** DATA SUPPLIED follows **

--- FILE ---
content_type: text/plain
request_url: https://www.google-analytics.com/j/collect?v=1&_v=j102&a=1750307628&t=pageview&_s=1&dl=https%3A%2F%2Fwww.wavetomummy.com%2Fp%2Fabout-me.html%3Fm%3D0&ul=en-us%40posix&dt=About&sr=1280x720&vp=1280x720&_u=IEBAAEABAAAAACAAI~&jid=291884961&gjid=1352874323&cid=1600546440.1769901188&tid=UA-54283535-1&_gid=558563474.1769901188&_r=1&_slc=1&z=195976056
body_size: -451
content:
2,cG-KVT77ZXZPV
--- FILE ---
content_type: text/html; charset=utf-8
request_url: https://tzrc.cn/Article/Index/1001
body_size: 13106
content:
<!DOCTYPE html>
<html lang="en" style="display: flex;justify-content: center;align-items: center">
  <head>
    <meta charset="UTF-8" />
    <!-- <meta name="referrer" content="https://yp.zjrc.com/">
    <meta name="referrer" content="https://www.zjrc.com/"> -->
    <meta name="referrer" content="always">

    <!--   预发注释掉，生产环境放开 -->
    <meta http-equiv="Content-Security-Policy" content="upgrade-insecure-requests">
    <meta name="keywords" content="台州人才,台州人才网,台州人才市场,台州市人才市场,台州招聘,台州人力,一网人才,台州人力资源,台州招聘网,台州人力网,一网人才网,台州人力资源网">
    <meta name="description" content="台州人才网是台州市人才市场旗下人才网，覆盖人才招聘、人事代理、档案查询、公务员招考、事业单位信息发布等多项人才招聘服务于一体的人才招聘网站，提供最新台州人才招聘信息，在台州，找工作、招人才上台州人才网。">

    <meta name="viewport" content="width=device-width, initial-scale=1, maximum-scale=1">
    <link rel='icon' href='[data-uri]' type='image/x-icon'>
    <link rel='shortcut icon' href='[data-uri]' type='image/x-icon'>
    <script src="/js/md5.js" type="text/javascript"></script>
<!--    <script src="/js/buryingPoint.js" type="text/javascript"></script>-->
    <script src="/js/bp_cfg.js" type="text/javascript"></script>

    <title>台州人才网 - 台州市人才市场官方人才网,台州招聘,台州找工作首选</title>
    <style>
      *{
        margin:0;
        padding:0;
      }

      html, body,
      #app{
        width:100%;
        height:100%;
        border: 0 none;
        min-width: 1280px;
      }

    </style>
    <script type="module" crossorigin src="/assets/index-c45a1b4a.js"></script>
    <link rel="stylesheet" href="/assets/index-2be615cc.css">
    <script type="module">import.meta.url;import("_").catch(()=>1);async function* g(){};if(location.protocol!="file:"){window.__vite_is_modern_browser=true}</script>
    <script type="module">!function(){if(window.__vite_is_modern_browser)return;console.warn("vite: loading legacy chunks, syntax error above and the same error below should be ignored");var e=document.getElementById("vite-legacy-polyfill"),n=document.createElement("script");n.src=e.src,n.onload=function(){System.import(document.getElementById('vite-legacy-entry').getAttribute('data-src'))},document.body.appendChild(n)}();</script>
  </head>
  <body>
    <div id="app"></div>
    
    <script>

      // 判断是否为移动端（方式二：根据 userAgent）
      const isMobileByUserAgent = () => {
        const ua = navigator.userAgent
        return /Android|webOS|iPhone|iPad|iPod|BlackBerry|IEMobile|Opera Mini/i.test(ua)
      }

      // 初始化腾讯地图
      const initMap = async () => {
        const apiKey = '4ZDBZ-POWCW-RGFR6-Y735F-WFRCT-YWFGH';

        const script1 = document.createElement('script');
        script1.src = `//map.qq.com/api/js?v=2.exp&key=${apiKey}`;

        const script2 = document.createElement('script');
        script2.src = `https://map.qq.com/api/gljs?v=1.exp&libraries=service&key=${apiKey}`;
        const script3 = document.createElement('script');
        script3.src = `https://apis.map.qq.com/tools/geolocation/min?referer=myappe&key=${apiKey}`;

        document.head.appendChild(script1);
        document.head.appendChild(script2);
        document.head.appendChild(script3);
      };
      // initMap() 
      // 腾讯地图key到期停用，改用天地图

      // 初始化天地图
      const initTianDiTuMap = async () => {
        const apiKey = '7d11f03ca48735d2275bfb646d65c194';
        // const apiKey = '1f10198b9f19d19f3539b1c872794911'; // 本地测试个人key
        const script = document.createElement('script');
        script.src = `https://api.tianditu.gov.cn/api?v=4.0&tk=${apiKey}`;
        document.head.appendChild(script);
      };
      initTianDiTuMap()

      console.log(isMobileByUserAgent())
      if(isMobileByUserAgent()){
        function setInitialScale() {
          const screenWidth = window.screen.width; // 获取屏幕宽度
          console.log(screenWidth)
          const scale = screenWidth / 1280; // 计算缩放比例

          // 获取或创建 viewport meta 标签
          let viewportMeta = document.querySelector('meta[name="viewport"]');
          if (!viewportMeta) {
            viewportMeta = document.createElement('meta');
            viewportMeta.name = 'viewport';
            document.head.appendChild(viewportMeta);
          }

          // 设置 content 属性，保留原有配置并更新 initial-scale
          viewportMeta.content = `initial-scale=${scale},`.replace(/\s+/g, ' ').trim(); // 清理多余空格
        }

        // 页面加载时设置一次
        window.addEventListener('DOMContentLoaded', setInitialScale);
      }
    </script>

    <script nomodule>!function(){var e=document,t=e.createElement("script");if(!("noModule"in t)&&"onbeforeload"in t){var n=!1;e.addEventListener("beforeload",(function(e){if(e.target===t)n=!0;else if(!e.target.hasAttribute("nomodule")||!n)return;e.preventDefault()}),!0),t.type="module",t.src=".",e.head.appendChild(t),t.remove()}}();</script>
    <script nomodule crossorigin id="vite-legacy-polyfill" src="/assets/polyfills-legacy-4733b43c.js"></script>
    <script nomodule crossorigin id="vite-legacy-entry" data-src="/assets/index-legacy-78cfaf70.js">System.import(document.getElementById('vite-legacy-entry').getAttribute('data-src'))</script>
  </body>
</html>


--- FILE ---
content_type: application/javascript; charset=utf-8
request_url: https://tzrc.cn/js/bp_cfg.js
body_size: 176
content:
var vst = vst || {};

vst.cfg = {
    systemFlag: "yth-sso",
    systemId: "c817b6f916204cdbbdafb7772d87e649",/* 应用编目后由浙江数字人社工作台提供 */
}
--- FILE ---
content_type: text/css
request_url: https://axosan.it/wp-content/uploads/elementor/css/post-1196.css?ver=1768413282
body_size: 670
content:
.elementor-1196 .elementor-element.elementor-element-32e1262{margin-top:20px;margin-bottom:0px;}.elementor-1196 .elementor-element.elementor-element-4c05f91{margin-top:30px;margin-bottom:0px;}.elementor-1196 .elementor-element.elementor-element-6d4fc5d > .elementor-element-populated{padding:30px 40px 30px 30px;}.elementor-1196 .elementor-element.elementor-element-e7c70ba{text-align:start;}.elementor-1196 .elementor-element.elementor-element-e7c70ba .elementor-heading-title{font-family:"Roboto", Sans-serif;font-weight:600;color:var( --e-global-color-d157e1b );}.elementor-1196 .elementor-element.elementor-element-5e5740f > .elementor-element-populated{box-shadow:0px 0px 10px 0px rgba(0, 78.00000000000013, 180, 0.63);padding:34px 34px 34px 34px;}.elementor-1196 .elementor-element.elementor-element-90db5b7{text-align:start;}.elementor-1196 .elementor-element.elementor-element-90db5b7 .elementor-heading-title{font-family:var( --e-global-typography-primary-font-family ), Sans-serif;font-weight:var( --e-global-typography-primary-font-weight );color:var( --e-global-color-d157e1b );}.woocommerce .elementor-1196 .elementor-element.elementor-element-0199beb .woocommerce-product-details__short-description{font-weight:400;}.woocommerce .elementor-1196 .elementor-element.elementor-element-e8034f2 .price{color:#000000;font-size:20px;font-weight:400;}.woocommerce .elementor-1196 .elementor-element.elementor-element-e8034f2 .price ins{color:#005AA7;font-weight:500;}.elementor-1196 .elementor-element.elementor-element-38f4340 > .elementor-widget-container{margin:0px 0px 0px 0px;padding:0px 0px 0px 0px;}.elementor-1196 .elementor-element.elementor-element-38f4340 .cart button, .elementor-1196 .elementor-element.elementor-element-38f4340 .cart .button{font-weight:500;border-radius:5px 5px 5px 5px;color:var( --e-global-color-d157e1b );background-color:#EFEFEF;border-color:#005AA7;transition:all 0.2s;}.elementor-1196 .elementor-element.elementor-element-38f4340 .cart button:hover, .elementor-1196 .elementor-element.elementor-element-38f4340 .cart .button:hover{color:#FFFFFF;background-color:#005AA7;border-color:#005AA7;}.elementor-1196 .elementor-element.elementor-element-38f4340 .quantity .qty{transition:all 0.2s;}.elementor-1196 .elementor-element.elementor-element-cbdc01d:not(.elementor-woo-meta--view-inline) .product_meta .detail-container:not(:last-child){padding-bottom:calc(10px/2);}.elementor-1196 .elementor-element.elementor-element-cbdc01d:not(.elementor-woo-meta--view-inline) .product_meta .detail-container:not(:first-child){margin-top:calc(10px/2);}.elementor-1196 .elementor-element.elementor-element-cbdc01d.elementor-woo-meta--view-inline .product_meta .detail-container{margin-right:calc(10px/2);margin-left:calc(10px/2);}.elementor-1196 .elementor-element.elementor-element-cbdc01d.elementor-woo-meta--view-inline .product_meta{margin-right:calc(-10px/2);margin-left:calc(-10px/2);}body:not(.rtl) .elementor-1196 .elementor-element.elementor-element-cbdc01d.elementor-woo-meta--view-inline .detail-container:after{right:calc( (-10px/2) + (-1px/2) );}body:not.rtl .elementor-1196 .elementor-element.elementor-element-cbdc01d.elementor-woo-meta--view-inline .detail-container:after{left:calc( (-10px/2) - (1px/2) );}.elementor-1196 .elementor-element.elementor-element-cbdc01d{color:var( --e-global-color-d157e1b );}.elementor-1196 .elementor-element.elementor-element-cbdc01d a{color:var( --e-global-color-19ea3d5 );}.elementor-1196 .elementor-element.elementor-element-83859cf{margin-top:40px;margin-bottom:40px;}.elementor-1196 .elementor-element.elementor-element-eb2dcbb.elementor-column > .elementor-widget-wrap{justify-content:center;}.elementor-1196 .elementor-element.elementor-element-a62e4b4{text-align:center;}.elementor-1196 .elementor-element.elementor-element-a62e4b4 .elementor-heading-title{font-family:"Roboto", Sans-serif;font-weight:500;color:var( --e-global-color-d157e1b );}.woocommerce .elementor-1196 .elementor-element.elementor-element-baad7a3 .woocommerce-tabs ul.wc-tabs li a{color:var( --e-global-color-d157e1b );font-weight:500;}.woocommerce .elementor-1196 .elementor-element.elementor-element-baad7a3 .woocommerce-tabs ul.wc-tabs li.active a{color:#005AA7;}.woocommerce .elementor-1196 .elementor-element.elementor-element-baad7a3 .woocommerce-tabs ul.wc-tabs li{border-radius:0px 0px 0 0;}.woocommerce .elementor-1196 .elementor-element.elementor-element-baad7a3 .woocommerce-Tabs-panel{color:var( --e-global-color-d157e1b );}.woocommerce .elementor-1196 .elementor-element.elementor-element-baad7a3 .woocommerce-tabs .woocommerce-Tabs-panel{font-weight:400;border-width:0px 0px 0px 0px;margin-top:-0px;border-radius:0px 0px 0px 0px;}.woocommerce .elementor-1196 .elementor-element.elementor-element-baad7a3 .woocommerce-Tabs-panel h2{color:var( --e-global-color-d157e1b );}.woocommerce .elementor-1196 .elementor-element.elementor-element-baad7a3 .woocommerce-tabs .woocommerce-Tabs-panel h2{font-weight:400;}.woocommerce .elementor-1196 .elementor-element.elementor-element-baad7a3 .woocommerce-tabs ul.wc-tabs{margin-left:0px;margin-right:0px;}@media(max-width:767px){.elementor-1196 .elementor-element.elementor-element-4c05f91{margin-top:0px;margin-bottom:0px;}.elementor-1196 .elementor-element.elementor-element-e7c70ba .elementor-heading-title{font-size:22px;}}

** End of DATA SUPPLIED **

■ EXERCISE:
If a line in the listing holds the word "addEventListener", copy it out.

■ ANSWER SECTION:
        window.addEventListener('DOMContentLoaded', setInitialScale);
    <script nomodule>!function(){var e=document,t=e.createElement("script");if(!("noModule"in t)&&"onbeforeload"in t){var n=!1;e.addEventListener("beforeload",(function(e){if(e.target===t)n=!0;else if(!e.target.hasAttribute("nomodule")||!n)return;e.preventDefault()}),!0),t.type="module",t.src=".",e.head.appendChild(t),t.remove()}}();</script>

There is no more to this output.